Des débuts en fanfare : c’est, au sens propre comme au figuré, l’ouverture tonitruante d’Underground : l’éclat des cuivres, la course folle et éthylique ponctuée de chants braillards, de billets de banque et de coups de feu vers le ciel annonce le programme de la farce tragique à venir.


Dans une ville déjà sous les bombes, les individus vivent au diapason : les premières scènes, d’un grotesque très fellinien, dépeignent dans une comédie outrancière l’âme slave dans toute son exubérance : d’une masturbation pilonnée par l’aviation allemande à un chaton utilisé en guise de chiffon à chaussure, de mensonges éhontés en trafic en tous genres, c’est une criminalité joviale dans laquelle il semble qu’on n’ait pas encore besoin d’être adulte, dans laquelle on se cogne pour parler, et l’on finit une bouteille en se l’éclatant sur le front.


La planque d’une partie des personnages dans une cave a elle-même, dans un premier temps, les échos d’une farce : Kusturica y reprend cet éloge du bricolage, cette capacité féroce à s’adapter à toutes circonstances qu’il donnait déjà à voir dans Le Temps des Gitans.

Entrées pour localiser des choses nommées:
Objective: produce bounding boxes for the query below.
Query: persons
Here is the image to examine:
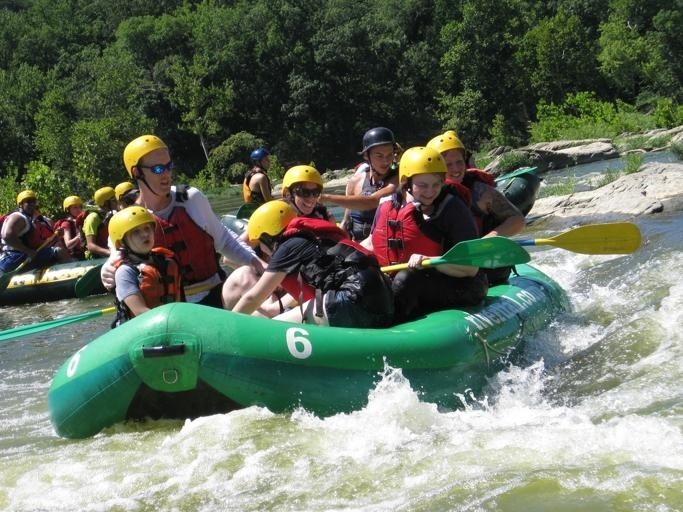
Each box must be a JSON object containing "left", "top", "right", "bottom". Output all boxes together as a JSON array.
[
  {"left": 0, "top": 182, "right": 139, "bottom": 274},
  {"left": 108, "top": 206, "right": 181, "bottom": 329},
  {"left": 224, "top": 164, "right": 394, "bottom": 329},
  {"left": 240, "top": 149, "right": 272, "bottom": 202},
  {"left": 339, "top": 128, "right": 524, "bottom": 313},
  {"left": 99, "top": 135, "right": 278, "bottom": 316}
]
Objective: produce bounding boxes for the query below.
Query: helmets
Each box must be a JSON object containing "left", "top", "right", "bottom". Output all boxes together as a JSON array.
[
  {"left": 63, "top": 196, "right": 81, "bottom": 212},
  {"left": 356, "top": 127, "right": 395, "bottom": 155},
  {"left": 250, "top": 148, "right": 267, "bottom": 160},
  {"left": 107, "top": 205, "right": 156, "bottom": 249},
  {"left": 399, "top": 131, "right": 465, "bottom": 186},
  {"left": 282, "top": 165, "right": 324, "bottom": 198},
  {"left": 16, "top": 190, "right": 36, "bottom": 207},
  {"left": 123, "top": 135, "right": 169, "bottom": 178},
  {"left": 94, "top": 186, "right": 114, "bottom": 205},
  {"left": 114, "top": 182, "right": 134, "bottom": 201},
  {"left": 248, "top": 201, "right": 295, "bottom": 242}
]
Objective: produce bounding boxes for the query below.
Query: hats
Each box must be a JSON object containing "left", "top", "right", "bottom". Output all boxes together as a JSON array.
[{"left": 123, "top": 189, "right": 140, "bottom": 199}]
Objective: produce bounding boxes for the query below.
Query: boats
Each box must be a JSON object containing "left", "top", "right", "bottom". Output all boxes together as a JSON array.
[
  {"left": 0, "top": 250, "right": 222, "bottom": 307},
  {"left": 46, "top": 261, "right": 574, "bottom": 442},
  {"left": 220, "top": 167, "right": 544, "bottom": 237}
]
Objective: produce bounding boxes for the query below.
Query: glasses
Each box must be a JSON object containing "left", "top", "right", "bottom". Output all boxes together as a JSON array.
[
  {"left": 140, "top": 159, "right": 174, "bottom": 173},
  {"left": 291, "top": 186, "right": 321, "bottom": 198}
]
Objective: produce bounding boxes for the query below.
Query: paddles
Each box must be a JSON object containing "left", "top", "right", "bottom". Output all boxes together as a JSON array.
[
  {"left": 0, "top": 225, "right": 61, "bottom": 287},
  {"left": 512, "top": 221, "right": 641, "bottom": 254},
  {"left": 236, "top": 202, "right": 260, "bottom": 218},
  {"left": 376, "top": 235, "right": 531, "bottom": 272},
  {"left": 0, "top": 281, "right": 220, "bottom": 342},
  {"left": 493, "top": 166, "right": 537, "bottom": 182},
  {"left": 75, "top": 264, "right": 103, "bottom": 298}
]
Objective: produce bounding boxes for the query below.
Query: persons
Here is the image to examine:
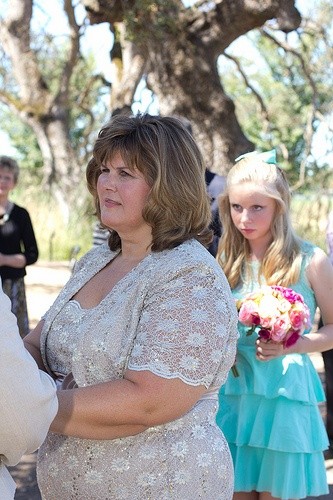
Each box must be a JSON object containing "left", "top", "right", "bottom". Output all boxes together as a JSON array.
[{"left": 0, "top": 115, "right": 333, "bottom": 500}]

(Ce qu'on demande) Extrayez tel quel le passage de l'extrait sur le film Underground qui commence aux mots "Dans une ville" et s'arrête après les mots "Temps des Gitans.".

(Corrigé complet)
Dans une ville déjà sous les bombes, les individus vivent au diapason : les premières scènes, d’un grotesque très fellinien, dépeignent dans une comédie outrancière l’âme slave dans toute son exubérance : d’une masturbation pilonnée par l’aviation allemande à un chaton utilisé en guise de chiffon à chaussure, de mensonges éhontés en trafic en tous genres, c’est une criminalité joviale dans laquelle il semble qu’on n’ait pas encore besoin d’être adulte, dans laquelle on se cogne pour parler, et l’on finit une bouteille en se l’éclatant sur le front.


La planque d’une partie des personnages dans une cave a elle-même, dans un premier temps, les échos d’une farce : Kusturica y reprend cet éloge du bricolage, cette capacité féroce à s’adapter à toutes circonstances qu’il donnait déjà à voir dans Le Temps des Gitans.